Psychologie
Témoignage: Sans enfants, mais tout aussi femme
Photographe : Marie-Ève Tremblay | colagene.com
J'ai 28 ans, je suis célibataire et je ne veux pas d’enfants. Pas maintenant, pas plus tard. Non, je ne changerai pas d’idée. Non, même pas si je rencontre «la bonne personne».
Je n’ai jamais ressenti le désir de porter et de mettre un être humain au monde, ni dans mon cœur ni dans mon ventre. C’est comme ça, c’est tout. Presque chaque fois que j’en parle – à des membres de ma famille, à des amis, à des collègues –, on me demande ce que je ferai de tout ce temps et de toute cette énergie dont jouissent les membres du club des non-parents.
Ai-je envie de me dévouer corps et âme à ma carrière? Préparerai-je un tour du monde en solitaire? Vais-je ouvrir un refuge pour animaux abandonnés et y consacrer tous mes loisirs? La réponse est non.
J’ai décidé de vivre sans enfants, simplement. On me demande sans cesse de justifier mon choix, comme si je devais des explications à la société, puisque je ne remplirai pas «mon devoir de femme», comme si je devais me réaliser dans quelque chose d’extraordinaire pour excuser ma non-parentalité. Est-ce encore tabou de ne pas vouloir donner la vie?
«Ne pas avoir d’enfants est encore l’un des seuls choix que l’on doit défendre, justifier ad vitam æternam», dit Magenta Baribeau, cinéaste et documentariste, réalisatrice du film Maman? Non merci!
«On ne peut se contenter d’une explication simple, du genre “parce que je n’en ai pas envie”. On doit rassurer nos interlocuteurs sur nos valeurs, sur le fait qu’on aime les enfants, qu’on admire les parents. Pourtant, on ne passe pas par un interrogatoire semblable si l’on affirme ne pas vouloir d’animaux de compagnie, de voiture ou de maison en banlieue! Les enfants, ça touche une corde sensible.»
Cette décision, ce non-désir vient effectivement avec son lot de jugement. J’entends: «Détestes-tu les enfants?», «Tu vas passer à côté de la plus belle chose qu’une femme puisse vivre!», «C’est un choix égoïste!» ou alors «Qui s’occupera de toi dans tes vieux jours?» Ça m’irrite. Cuisinerait-on autant un homme de mon âge qui ne désire pas être père? J’en doute.

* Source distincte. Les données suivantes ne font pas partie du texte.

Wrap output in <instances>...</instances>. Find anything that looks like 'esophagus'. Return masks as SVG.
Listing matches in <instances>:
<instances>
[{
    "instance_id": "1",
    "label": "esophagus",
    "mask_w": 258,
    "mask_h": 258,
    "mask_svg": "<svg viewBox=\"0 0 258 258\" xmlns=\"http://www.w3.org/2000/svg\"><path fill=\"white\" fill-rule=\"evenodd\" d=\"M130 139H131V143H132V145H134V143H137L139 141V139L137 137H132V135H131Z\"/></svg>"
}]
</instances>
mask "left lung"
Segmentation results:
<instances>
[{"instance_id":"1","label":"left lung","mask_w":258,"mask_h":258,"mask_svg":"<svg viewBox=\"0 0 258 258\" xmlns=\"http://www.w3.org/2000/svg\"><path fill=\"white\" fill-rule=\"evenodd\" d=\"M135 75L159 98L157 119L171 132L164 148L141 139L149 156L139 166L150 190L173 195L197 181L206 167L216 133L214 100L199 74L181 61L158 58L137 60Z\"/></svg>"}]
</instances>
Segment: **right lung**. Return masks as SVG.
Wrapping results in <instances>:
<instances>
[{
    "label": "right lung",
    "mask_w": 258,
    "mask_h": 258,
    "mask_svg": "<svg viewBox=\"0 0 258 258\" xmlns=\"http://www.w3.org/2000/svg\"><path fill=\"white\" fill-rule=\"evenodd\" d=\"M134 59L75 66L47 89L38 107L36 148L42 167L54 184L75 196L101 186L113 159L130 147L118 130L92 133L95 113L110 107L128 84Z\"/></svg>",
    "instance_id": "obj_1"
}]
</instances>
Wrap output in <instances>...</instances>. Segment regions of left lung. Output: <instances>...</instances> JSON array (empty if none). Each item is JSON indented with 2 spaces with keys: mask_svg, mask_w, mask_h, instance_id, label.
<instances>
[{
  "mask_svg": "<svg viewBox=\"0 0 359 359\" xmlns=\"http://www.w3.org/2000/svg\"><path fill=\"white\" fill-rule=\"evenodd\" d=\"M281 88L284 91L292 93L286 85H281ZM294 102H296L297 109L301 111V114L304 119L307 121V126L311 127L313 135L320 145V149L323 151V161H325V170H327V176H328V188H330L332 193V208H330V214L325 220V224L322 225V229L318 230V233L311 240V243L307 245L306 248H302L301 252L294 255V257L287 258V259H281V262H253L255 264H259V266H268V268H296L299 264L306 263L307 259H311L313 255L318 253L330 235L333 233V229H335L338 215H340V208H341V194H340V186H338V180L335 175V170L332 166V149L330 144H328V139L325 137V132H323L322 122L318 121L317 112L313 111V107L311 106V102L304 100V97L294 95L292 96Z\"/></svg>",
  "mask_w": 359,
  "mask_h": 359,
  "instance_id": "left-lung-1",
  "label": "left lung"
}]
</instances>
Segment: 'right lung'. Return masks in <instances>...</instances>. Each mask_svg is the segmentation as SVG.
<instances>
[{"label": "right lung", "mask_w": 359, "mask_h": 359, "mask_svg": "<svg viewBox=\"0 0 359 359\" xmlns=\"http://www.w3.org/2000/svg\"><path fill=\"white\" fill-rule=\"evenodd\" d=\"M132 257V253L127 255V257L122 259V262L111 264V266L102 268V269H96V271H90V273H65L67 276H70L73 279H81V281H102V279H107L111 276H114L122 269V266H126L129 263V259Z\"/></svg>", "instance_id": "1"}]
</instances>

Mais, dans notre société où être femme est encore grandement associé à être mère, le fait de ne pas vouloir enfanter dérange. Il n’est d’ailleurs avoué qu’à demi-mot. D’après des chiffres de Statistique Canada de 2011, ce sont 5,5 % des femmes âgées de 20 à 39 ans qui ne désireraient pas être mamans. On entend également de plus en plus parler de certains parents qui regretteraient d’avoir eu des enfants – un autre sujet extrêmement tabou!
«Les femmes nullipares – c’est-à-dire qui n’ont jamais accouché, par choix ou non – surprennent, choquent, parce qu’elles incarnent des questions que l’on évite de se poser habituellement, entre autres sur le sens de notre vie à l’extérieur de notre famille», explique Claire Legendre, professeure de création littéraire, écrivaine et femme derrière l’essai collectif Nullipares, récemment publié chez Hamac.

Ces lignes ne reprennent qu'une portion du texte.